Why does .poll() not work to determine if the queue is empty in the call center Challenge?

Hey, Craig Dennis , in regards to the call center Challenge, why does

while(mSupportReps.peek() == null) {
    csr = mSupportReps.poll();

Work, but.

while(mSupportReps.poll() == null) {
csr = mSupportReps.poll();

Does not?

Since they both return null if the queue is empty shouldn't that way work just as well? I used code from the question asked earlier about this, I'm just wondering why we couldn't use the .poll() method that I originally used was different in some way that it wasn't able to be used.


2 Answers

Christopher Augg
Christopher Augg
21,223 Points

Heya Rob,

The reason is because poll() removes the item from the queue. The equality for while(mSupportReps.poll() == null) will iterate until a successful poll occurs but when the csr = mSupportReps.poll(); is called, csr will be assigned null if nothing else is in the queue.

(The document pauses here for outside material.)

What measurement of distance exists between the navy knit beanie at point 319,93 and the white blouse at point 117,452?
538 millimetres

I wrote up an example in Eclipse to show how the item in the queue is lost due to the poll() being called in the while :

       public static void main(String[] args) {

    Queue<String> myQ = new LinkedList<String>();

             // add name to queue

             // name is in the queue. Therefore, the poll() removes it from the queue and breaks out of while
    while(myQ.poll() == null) {

            // name is no longer in the queue. Therefore, name is null
    String name = myQ.poll();
    System.out.println("Hello " + name);


I hope that helps.


There is a way to get poll to work with the while loop, you just need to have the assignment happen in the conditional statement. For example:

public void queueTest(Queue<String> stringQueue) {
     String myString;
     while ((myString = stringQueue.poll()) == null)
           System.out.println("Queue is empty");

     System.out.println("The string is: " + myString);

So both peek() and poll() return the first item in the queue. However, as mentioned earlier, poll() actually removes it from the top as well while peek() leaves it as the first item in the queue.